E Leto não conseguiu fazer nada além de gargalhar até a barriga doer. Alicia fez planos que não passavam de mentiras dolorosas, ela sabia que iria embora e o deixaria só, mas ainda fez com que Leto a amasse e nunca tentou entrar num assunto parecido. Nunca deu a entender que o futuro não os deixaria juntos.
— Ela era tão egoísta — disse quando recuperou o fôlego.
— Até demais — os lábios de Mikaela se ergueram. — E foi embora em paz, faleceu durante o sono na casa dos pais.
Leto conseguiu se levantar para usar o fogão, fez ovos mexidos e bateu uma polpa de laranja. A fraqueza ainda insistia em conduzir seus movimentos, mas uma força já induzia a resistência. Empratou a comida e a colocou na mesinha para dois.
Em algum momento da visita Mikaela abriu a cortina do apartamento, agora raios solares entravam suavemente no recinto; esquentavam a atmosfera e davam vida às cores do ambiente que tanto foi escondido.
Após um lanche da tarde num clima confortável, sem silêncios estranhos e cheios de ódio, Mikaela decidiu que era tempo de ir embora. Disse que o emprego ainda estava de pé e que ele deveria voltar para conseguir seguir em frente.
— Mikaela... — disse enquanto se prostrava na soleira da porta.
— Sim? — Mikaela ainda ajeitava o casaco.

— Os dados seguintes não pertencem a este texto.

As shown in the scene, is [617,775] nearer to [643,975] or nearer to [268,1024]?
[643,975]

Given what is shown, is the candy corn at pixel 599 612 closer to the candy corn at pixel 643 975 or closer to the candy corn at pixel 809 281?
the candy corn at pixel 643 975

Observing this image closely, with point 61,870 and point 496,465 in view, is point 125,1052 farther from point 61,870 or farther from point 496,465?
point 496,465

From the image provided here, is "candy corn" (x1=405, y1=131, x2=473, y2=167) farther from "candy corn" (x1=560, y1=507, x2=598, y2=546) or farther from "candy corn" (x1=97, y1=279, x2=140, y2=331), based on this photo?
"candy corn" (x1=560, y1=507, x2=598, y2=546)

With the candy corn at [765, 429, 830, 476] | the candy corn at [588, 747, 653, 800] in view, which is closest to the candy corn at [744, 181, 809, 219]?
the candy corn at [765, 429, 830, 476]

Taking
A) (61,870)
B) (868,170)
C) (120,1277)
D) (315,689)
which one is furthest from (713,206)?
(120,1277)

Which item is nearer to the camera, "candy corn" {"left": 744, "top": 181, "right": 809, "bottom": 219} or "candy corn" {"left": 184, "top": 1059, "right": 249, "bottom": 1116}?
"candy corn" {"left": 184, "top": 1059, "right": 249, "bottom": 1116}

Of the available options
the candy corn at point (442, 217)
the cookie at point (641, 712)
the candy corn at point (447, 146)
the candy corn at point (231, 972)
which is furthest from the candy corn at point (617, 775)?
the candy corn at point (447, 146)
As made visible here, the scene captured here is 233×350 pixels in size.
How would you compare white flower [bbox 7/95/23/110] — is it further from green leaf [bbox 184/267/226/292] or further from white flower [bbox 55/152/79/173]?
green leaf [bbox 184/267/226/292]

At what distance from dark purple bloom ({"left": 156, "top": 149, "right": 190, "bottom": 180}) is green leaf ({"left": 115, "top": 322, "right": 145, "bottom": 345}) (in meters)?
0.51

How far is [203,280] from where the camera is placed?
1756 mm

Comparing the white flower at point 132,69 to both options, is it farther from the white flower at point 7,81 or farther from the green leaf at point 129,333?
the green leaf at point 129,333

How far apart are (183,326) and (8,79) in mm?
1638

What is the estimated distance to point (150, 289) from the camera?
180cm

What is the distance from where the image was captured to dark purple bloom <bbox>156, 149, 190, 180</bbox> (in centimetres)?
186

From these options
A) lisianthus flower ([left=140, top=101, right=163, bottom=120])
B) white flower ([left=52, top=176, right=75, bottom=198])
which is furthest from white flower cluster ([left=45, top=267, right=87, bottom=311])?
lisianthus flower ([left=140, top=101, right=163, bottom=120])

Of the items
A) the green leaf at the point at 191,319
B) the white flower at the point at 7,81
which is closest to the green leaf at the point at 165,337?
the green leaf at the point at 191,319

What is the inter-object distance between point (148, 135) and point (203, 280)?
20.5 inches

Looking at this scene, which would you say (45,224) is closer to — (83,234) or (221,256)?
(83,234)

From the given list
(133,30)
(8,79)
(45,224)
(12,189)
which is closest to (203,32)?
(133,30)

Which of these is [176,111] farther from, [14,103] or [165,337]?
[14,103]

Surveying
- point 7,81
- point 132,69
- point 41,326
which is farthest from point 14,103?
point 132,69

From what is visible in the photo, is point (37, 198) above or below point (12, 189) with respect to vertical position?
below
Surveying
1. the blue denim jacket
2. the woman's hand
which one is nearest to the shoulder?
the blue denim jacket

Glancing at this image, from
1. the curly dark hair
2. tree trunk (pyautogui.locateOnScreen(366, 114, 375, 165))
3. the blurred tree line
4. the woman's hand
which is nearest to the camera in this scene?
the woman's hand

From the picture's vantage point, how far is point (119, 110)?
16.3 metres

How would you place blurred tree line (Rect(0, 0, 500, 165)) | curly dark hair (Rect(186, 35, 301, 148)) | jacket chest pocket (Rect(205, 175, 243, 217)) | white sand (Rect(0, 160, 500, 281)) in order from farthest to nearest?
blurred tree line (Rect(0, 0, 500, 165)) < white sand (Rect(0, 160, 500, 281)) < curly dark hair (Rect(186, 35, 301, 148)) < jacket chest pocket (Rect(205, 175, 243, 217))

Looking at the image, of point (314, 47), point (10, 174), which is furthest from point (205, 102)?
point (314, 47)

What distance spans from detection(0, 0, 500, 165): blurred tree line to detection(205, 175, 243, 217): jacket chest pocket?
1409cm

— Eu não consigo me lembrar da última conversa que tive com Alicia.
Mikaela não ofereceu nada além de um olhar cauteloso, cheio de sentimentos que Leto não conseguia decifrar. E sem dizer uma palavra, foi embora.
Quando estava prestes a fechar a porta, a cabeça da sra. Moore despontou no corredor. A cabeleira branca estava presa num coque apertado e um pequeno sorriso adornava seus lábios; ela andou até o apartamento de Leto e sem dizer nada, o abraçou.
— Eu fico tão feliz que você conseguiu abrir a porta e conversar — disse, os olhos marejaram e Leto abriu espaço para que ela entrasse. — Essa menina já apareceu na sua porta muitas vezes, mas nunca criou coragem para te chamar. Ela sempre ia embora quando eu aparecia.
— Mikaela já veio aqui antes?
— Esse é o nome dela? É muito bonito... — a sra. Moore pegou Marika no colo. — Mikaela veio mais que todos os outros, mas logo ia embora. Bastante curioso. Ela também era amiga de A-Alicia? — falou como se fosse uma palavra proibida, a voz lhe falhou e saiu baixinha.
— Era a melhor amiga de Ali — Leto deu um pequeno sorriso — deve ter sofrido muito mais do que eu.
A sra. Moore nada respondeu e Leto pensou na estranheza que era ser ignorado, mesmo que não fosse uma pergunta. Além do mais, porque Mikaela não falou que foi tantas vezes? Ela tinha medo de encontrar Leto? Receio de que se falasse sobre a morte de Ali, tudo doeria ainda mais?
— Obrigado por cuidar de mim — seus olhos não focaram na senhora, mas ainda a sentiu sorrindo.